Mae Feather (A. Benson) et Julian Gordon (B. Aherne) sont mari et femme à l'écran et dans la vie. Ils tournent un western en studios, mais Mae a un amant en la personne du comique Andy Wilks (D. Calthrop). Elle voudrait quitter Julian pour suivre Wilks à Hollywood...

Mae Feather (A. Benson)
Avec cette étourdissant petit chef d'oeuvre, Anthony Asquith fait ses débuts comme metteur en scène, bien qu'il ne soit pas crédité à l'écran. Il nous fait découvrir l'envers du décor dans un studio britannique. On tourne simultanément un western et une comédie burlesque. Le couple vedette du western se révèle dans la vie bien plus désuni qu'il n'y paraît. Mae entretient, en cachette, une relation avec la star comique du studio.
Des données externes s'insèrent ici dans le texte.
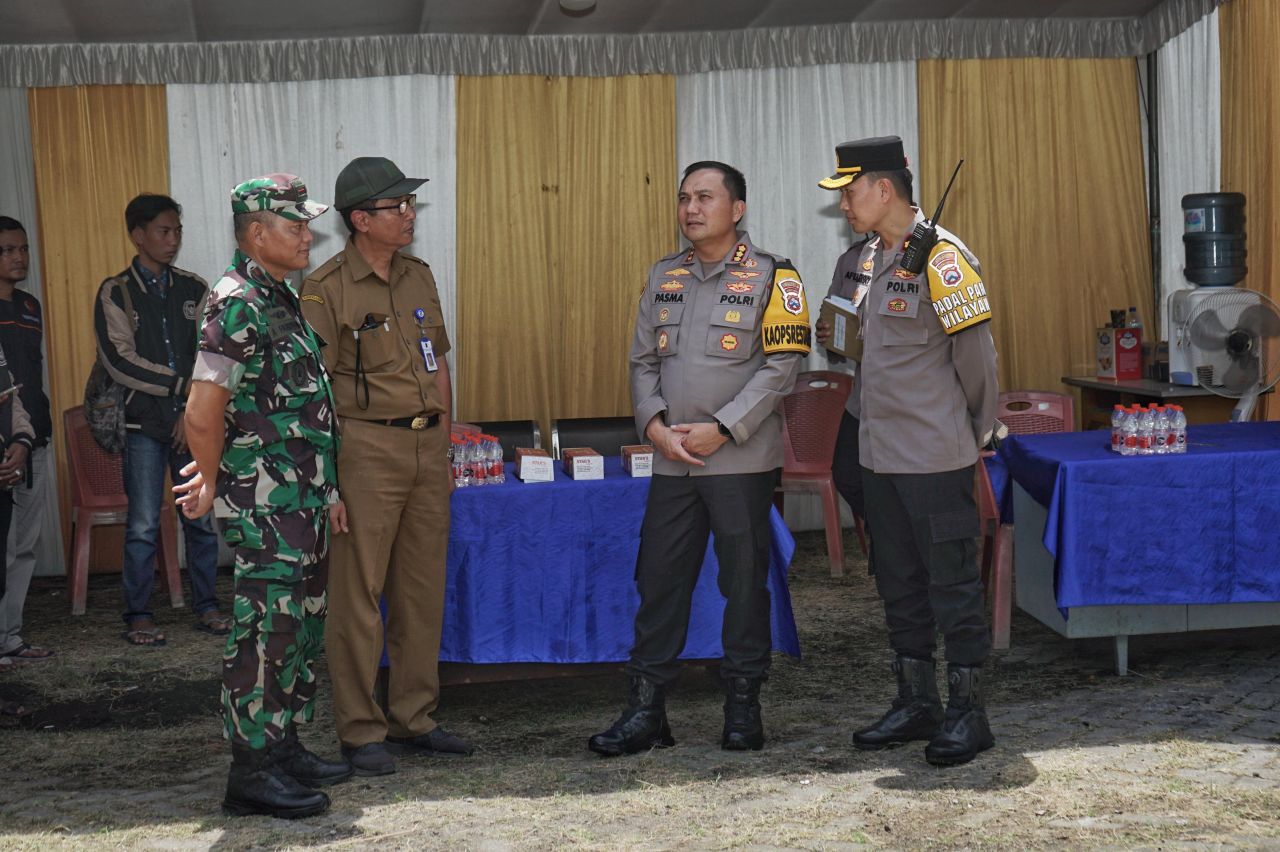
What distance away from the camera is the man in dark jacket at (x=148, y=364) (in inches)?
223

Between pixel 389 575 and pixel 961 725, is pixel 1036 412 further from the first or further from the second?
pixel 389 575

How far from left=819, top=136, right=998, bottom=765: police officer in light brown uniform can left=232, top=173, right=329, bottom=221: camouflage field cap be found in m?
1.57

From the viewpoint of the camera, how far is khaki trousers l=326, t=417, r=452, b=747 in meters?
3.82

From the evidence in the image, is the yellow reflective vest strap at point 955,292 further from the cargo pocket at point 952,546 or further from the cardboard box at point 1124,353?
the cardboard box at point 1124,353

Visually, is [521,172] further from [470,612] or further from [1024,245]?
[470,612]

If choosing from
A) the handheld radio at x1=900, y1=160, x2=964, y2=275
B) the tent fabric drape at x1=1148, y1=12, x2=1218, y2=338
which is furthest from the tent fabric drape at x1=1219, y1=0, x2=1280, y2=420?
the handheld radio at x1=900, y1=160, x2=964, y2=275

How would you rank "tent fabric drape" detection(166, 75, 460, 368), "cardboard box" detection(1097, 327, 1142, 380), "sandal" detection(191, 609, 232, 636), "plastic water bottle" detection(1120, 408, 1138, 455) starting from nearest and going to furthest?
"plastic water bottle" detection(1120, 408, 1138, 455) → "sandal" detection(191, 609, 232, 636) → "cardboard box" detection(1097, 327, 1142, 380) → "tent fabric drape" detection(166, 75, 460, 368)

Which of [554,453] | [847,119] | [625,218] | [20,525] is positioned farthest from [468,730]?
[847,119]

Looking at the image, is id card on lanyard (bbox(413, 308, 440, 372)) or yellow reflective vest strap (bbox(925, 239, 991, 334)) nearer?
yellow reflective vest strap (bbox(925, 239, 991, 334))

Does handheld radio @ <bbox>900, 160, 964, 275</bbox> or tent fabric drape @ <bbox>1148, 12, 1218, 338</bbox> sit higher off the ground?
tent fabric drape @ <bbox>1148, 12, 1218, 338</bbox>

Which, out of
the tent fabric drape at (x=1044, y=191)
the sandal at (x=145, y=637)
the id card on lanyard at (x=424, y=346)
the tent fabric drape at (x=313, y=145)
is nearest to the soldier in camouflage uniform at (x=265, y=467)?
the id card on lanyard at (x=424, y=346)

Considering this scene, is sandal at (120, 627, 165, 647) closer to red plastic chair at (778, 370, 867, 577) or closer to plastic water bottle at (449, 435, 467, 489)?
plastic water bottle at (449, 435, 467, 489)

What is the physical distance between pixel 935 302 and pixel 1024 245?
452 cm

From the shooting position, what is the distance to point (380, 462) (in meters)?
3.82
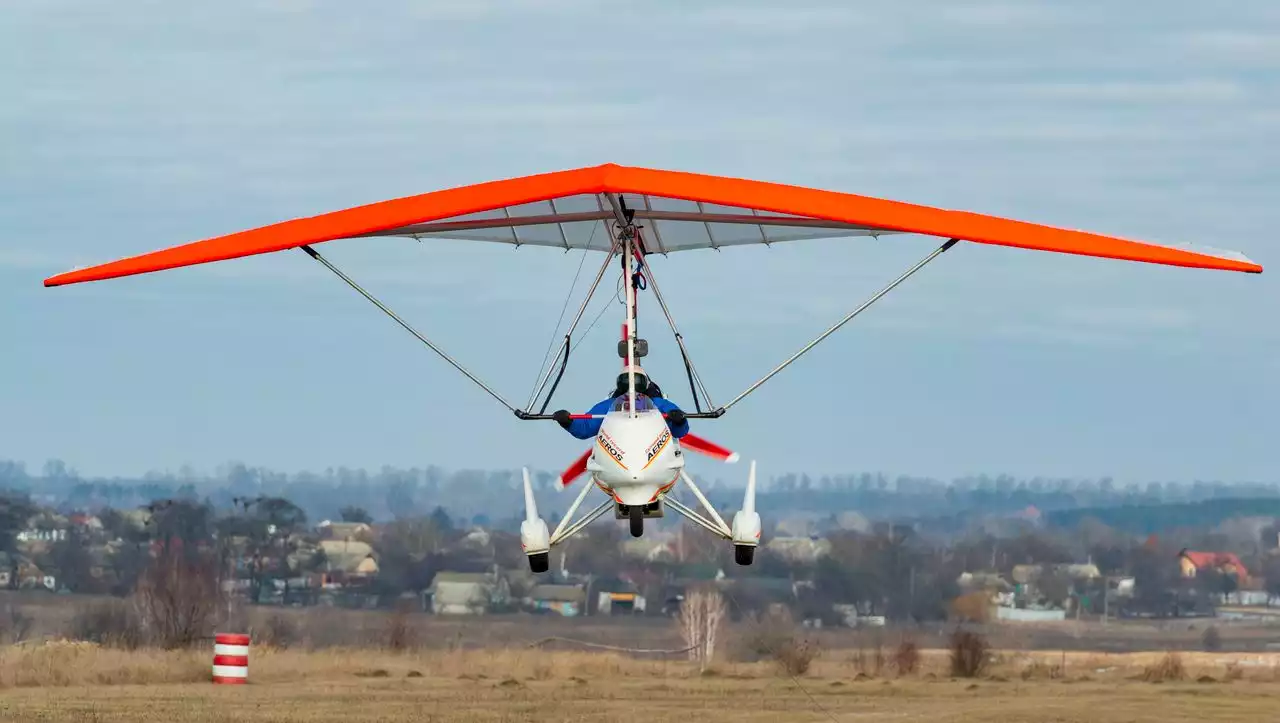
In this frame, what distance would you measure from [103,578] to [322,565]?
8.41 metres

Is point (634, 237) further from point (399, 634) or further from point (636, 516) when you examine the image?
point (399, 634)

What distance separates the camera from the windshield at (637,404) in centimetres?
2370

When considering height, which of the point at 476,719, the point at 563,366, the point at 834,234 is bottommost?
the point at 476,719

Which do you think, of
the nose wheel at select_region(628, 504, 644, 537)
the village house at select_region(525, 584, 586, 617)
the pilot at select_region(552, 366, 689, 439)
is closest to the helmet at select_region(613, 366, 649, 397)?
the pilot at select_region(552, 366, 689, 439)

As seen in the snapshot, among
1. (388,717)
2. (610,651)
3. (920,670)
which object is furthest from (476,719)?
(610,651)

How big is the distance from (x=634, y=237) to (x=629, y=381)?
2.05 meters

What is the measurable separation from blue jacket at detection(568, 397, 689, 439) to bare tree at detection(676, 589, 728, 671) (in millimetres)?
35075

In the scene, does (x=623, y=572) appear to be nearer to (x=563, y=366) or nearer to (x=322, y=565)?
(x=322, y=565)

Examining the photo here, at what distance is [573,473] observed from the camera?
25453 millimetres

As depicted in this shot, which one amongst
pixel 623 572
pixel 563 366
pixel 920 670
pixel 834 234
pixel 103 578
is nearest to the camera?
pixel 563 366

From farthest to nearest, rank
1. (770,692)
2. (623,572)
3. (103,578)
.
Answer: (103,578) → (623,572) → (770,692)

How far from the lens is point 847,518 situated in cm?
9275

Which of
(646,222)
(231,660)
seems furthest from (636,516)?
(231,660)

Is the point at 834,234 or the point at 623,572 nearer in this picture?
the point at 834,234
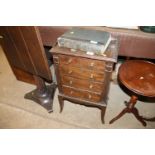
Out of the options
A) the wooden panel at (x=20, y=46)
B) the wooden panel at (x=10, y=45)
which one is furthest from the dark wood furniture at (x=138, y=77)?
the wooden panel at (x=10, y=45)

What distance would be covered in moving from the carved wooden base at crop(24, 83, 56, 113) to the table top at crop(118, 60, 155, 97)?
3.50 feet

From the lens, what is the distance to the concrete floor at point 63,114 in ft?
6.60

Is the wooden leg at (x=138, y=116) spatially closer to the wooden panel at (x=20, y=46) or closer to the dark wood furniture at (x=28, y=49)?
the dark wood furniture at (x=28, y=49)

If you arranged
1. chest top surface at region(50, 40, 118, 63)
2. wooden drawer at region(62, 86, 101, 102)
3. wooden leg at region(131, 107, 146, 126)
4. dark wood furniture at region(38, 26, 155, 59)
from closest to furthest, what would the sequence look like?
chest top surface at region(50, 40, 118, 63), dark wood furniture at region(38, 26, 155, 59), wooden drawer at region(62, 86, 101, 102), wooden leg at region(131, 107, 146, 126)

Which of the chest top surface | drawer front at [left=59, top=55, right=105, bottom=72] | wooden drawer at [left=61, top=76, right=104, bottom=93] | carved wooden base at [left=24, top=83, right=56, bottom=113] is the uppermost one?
the chest top surface

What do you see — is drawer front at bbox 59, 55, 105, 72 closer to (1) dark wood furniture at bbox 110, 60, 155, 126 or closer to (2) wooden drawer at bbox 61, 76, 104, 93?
(2) wooden drawer at bbox 61, 76, 104, 93

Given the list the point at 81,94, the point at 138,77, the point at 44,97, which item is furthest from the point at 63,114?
the point at 138,77

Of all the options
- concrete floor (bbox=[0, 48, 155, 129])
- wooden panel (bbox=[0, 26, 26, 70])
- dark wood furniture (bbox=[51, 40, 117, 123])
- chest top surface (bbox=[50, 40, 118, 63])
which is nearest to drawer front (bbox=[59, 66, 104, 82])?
dark wood furniture (bbox=[51, 40, 117, 123])

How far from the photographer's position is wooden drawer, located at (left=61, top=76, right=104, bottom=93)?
161 centimetres

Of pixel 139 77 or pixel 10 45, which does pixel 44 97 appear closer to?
pixel 10 45

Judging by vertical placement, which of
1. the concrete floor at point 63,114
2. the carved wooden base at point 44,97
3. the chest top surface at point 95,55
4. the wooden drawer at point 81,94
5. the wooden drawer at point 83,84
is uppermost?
the chest top surface at point 95,55

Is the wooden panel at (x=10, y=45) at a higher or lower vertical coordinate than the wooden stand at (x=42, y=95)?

Mais, étant attachée par un contrat avec une clause de moralité, elle ne peut pas divorcer ou se séparer de Julian facilement. Elle échafaude un plan machiavélique pour se débarrasser de son époux. Avant le tournage d'une scène, elle échange une cartouche à blanc pour une cartouche réelle. Mais, son plan ne va du tout se dérouler comme prévu. Le spectateur attend terrifié le tournage de la scène en question. Même Mae commence à regretter son geste et joue son rôle soudain avec une vérité dramatique qui surprend le réalisateur. Et c'est dans ces moments où les personnages sont confrontés à leurs erreurs et leurs sentiments que Asquith montre son extraordinaire qualité de directeur d'acteur. Nous voyons dans le regard de Julian (excellent Brian Aherne) qu'il a compris ce que Mae préparait. Et la catastrophe finale est amené brillamment. La balle destinée à Julian va frapper Wilks alors qu'il tourne une séquence burlesque perché sur un lustre qui se balance. Asquith utilise toutes les ressources de la caméra subjective pour nous faire ressentir la chute soudaine de Wilks. Tous les éléments du suspense et de l'engrenage infernal qui vont amené le geste de Mae sont dosés avec un soin méticuleux. De même sa relation avec Wilks et comment Julian les surprend en train de s'embrasser. Au final, Mae a tout perdu: son amant et son époux qui la rejette. Des années plus tard, alors qu'il est devenu un réalisateur célèbre, elle n'est plus qu'une figurante inconnue qui s'éloigne telle une ombre dans un studio vide. Dès ce tout premier film, on voit que Asquith est déjà un maître de la direction d'acteur et son sens visuel et dramatique est de tout premier ordre. Espérons que le BFI sortira ce petit chef d'oeuvre un jour en DVD.